Open IPTV Forum
- Abbreviation: OIPF
- Formation: 19 March 2007; 19 years ago
- Type: INGO
- Website: www.oipf.tv (Now Defunct)

= Open IPTV Forum =

Non-profit consortium and standards

The Open IPTV Forum (OIPF) was a non-profit consortium and standards organization focused on defining and publishing open for end-to-end Internet Protocol television (IPTV) standards. It was later joined by several others.

Since June 2014, OIPF has been part of the Hybrid Broadcast Broadband TV association, a similar industry organisation for hybrid broadcast and broadband TV services formed in 2009, which worked closely with OIPF on browser and media specifications for network-connected televisions and set-top boxes.

== History ==
In March 2007 AT&T, Ericsson, Orange, Panasonic, Philips, Samsung, Siemens, Sony and Telecom Italia formed the group.
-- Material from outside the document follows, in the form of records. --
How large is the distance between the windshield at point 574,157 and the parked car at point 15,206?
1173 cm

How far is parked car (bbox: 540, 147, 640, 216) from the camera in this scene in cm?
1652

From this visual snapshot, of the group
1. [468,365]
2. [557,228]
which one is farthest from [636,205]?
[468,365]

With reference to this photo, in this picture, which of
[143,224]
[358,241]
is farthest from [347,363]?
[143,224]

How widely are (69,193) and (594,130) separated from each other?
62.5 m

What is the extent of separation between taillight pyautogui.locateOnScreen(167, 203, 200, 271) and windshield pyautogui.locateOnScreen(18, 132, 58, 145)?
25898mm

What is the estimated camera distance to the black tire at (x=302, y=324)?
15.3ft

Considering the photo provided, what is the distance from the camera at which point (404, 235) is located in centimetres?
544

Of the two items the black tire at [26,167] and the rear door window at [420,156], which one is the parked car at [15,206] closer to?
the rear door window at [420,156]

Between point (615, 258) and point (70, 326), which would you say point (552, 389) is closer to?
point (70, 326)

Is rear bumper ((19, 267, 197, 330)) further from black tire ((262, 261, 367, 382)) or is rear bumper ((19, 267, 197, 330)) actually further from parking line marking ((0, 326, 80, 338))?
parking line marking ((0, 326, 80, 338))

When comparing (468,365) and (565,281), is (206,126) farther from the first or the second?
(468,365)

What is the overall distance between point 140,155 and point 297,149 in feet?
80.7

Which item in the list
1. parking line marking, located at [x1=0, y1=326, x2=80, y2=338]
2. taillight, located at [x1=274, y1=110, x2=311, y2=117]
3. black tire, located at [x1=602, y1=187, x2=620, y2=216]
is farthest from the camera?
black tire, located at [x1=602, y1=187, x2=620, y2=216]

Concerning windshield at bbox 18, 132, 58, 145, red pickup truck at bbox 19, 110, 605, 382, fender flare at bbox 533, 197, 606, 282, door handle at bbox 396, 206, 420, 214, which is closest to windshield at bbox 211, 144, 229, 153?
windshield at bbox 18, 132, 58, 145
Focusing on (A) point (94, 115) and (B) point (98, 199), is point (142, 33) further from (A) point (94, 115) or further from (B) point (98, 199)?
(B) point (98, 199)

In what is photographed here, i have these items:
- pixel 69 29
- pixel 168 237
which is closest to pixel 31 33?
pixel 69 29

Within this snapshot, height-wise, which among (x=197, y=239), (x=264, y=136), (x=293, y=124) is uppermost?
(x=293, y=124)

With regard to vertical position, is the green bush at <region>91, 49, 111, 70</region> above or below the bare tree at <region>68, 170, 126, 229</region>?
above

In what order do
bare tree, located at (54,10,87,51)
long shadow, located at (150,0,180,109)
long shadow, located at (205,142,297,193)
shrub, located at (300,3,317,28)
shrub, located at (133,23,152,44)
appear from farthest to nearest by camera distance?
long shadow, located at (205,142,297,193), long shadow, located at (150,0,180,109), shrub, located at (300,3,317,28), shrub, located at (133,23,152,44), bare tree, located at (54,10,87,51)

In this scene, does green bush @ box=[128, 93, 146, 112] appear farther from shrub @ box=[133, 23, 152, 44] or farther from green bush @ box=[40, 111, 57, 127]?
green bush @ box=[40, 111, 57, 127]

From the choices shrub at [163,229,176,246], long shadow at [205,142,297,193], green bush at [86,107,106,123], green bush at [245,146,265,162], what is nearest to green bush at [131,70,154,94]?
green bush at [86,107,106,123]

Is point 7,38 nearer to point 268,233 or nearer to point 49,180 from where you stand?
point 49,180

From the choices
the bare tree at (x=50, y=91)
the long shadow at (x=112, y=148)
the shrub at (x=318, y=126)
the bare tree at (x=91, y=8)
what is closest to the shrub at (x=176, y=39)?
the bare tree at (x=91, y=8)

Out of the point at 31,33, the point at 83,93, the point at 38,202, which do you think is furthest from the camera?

In September 2010 the consortium released the second version of their specification.

The HbbTV standard, which has been adopted by many broadcasters across Europe, is based on the specifications created by the Open IPTV Forum.

The OIPF and HbbTV announced a joint initiative for testing and certification in 2012.

In June 2014, OIPF merged with HbbTV. The two initiatives were combined under the HbbTV banner because the markets for IPTV, OTT and hybrid broadcast and broadband TV are converging.